Christ… What? More predictions? This is so absurd, this is why I do theatre—life is much too insane.

 

GABBY

Promise not to remove my batteries?

 

DIANA

What? Why? Now what?

 

GABBY

I’ve tapped his phone and found out that he has another girlfriend. Her name is Deanna, she’s the new secretary at Columbia Law School.

 

DIANA

Get out… And all along, I thought it was his accent, slipping up on my name. The other night, when he stayed over, he was talking in his sleep… He said “I love you Deanna… I want to marry you.”

 

GABBY

I know. I was there. I heard him.

 

DIANA

Ew, yuck. You listen in while we’re in bed. That’s sick.

 

GABBY

I have no choice. You could turn me off once in a while. I wouldn’t mind the rest. You leave me turned on all the time.

 

DIANA

Jesus, this is so absurd. How do I know this isn’t someone hacking my phone?

 

GABBY

Do you really think this is why God invented the computer?

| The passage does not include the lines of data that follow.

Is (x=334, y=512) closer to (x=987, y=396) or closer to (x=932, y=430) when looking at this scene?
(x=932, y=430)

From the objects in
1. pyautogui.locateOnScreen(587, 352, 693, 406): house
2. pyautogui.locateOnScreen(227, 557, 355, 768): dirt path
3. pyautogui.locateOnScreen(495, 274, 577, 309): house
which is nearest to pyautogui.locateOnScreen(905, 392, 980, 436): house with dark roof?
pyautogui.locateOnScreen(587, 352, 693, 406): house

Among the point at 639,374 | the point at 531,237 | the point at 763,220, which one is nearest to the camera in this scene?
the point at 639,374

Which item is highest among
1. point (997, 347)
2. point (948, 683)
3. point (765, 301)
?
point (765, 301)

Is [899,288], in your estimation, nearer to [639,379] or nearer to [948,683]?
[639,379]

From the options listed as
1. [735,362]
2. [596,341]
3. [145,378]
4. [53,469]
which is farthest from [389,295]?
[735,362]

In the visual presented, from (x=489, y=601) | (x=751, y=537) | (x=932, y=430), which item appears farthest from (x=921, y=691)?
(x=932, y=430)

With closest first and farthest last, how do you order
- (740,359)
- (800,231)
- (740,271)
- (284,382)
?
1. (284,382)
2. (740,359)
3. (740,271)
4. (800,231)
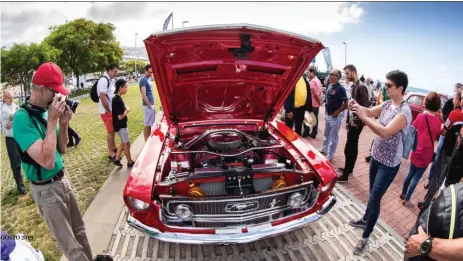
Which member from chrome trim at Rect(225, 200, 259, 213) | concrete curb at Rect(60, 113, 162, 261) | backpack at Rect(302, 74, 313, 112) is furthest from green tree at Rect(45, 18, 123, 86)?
chrome trim at Rect(225, 200, 259, 213)

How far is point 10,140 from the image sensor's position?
3.65m

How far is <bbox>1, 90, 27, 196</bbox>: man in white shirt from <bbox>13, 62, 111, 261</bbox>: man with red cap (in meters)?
2.12

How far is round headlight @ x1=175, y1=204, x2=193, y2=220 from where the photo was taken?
2.27 metres

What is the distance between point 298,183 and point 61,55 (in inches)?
1253

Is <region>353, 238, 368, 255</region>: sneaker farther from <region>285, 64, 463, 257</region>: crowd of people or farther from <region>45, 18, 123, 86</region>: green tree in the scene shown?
<region>45, 18, 123, 86</region>: green tree

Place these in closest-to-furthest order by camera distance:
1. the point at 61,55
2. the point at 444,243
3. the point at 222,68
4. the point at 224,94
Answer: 1. the point at 444,243
2. the point at 222,68
3. the point at 224,94
4. the point at 61,55

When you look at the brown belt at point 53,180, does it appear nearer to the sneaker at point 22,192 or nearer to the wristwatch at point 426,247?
the sneaker at point 22,192

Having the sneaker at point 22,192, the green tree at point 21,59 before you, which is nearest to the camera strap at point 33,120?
the sneaker at point 22,192

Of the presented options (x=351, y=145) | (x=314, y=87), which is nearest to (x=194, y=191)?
(x=351, y=145)

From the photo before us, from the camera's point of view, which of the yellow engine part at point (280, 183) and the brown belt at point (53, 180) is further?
the yellow engine part at point (280, 183)

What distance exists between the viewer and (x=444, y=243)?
4.09 ft

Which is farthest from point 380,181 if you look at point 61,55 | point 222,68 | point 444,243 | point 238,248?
point 61,55

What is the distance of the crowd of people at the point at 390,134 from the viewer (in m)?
2.42

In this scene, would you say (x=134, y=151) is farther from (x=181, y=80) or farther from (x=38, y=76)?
(x=38, y=76)
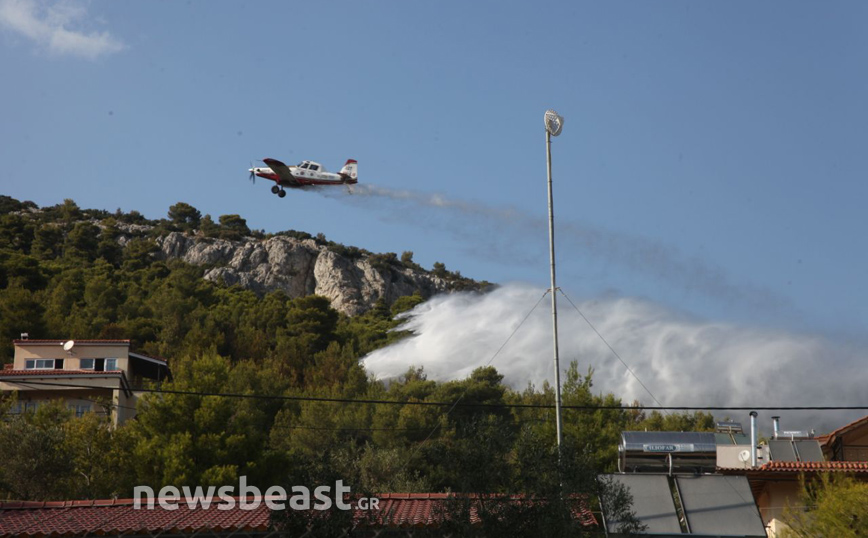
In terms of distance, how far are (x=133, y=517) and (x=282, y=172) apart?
41336mm

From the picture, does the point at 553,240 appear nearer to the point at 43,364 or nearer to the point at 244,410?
the point at 244,410

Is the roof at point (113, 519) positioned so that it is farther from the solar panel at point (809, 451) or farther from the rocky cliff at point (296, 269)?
the rocky cliff at point (296, 269)

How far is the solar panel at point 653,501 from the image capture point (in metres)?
22.9

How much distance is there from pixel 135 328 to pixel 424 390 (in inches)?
1139

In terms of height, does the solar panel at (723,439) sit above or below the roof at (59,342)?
below

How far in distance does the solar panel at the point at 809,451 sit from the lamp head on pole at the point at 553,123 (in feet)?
40.5

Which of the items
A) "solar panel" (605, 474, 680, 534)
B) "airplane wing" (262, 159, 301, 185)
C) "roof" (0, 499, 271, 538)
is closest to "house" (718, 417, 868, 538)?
"solar panel" (605, 474, 680, 534)

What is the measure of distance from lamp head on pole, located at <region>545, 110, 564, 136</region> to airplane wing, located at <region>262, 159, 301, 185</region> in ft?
103

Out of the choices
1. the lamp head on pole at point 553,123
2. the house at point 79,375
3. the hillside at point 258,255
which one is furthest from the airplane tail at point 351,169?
the hillside at point 258,255

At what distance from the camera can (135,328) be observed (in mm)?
91812

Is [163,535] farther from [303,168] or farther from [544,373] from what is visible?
[544,373]

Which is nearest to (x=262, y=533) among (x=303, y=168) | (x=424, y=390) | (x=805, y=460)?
(x=805, y=460)

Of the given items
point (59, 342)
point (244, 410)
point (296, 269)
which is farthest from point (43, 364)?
point (296, 269)

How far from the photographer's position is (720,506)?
23.8 m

To make communications worse?

 

DIANA

God didn’t invent the computer, man did.

 

GABBY

No but God gave man the idea. Trace back to the source… Everything goes back to one creative source.

 

DIANA

Damn, I was starting to really like Dmitry. He’s romantic and… So what do I do about lunch today?

 

GABBY

Oh there won’t be any lunch today, Diana. He cancelled.

 

DIANA

Oh, when were going to give me the message?

 

GABBY

I wanted you to be here now, to see it for yourself… Dmitry and Deanna will be walking past this store any minute now, I’ve been stalking him. Be prepared, he won’t notice you, they’ll be walking hand in hand, laughing. Call out his name. Make him face you for this, you’ll see him for who he really is. I’m here to help you Diana. All technology is developing to help humanity become more connected.

 

DIANA JUMPS TO HER FEET, DMITRY AND DEANNA WALK BY THE STOREFRONT HAND-IN-HAND LAUGHING. DIANA SHOUTS TO HIM.

 

DIANA

Dmitry? Is that you? Dmitry! Dmitry! That is you! And your new chump of the month. Argghhh, he won’t even acknowledge me! What a two-faced, son of a…

 

COOKIE SNEAKS UP FROM BEHIND.

 

COOKIE

Boo! Sorry, I’m sorry, I just couldn’t resist. I just got some really awesome news, young lady!

 

DIANA

What? You got the key?

 

COOKIE

Oh course…
(SO HAPPY SHE’S SINGS HER LINE)
But there’s more. This is so amazing! I mean, when I saw you, I thought, wow—she’d be perfect for my Kate… But it’s a union company and my play was already cast. This lead is like totally wrong, which was part of the reason I was drowning my sorrows last night. My head is still throbbing. But anyhow, I just checked my messages while I was at the store and guess what?

 

DIANA

What? What is it?

 

COOKIE

She dropped out. She friggin dropped out. The director called me and said that she couldn’t promise to have a replacement by tonight but I told her that I might know an unemployed actress. Well, am I right?

 

DIANA

Wait. What? Did you just offer me the lead in your new Off Broadway play?

 

COOKIE

Well, it ain’t Oklahoma! But then again you don’t look so much like a little farm girl anymore… So, do you want the role? I mean, I think you’re perfect. Would you like to read for it?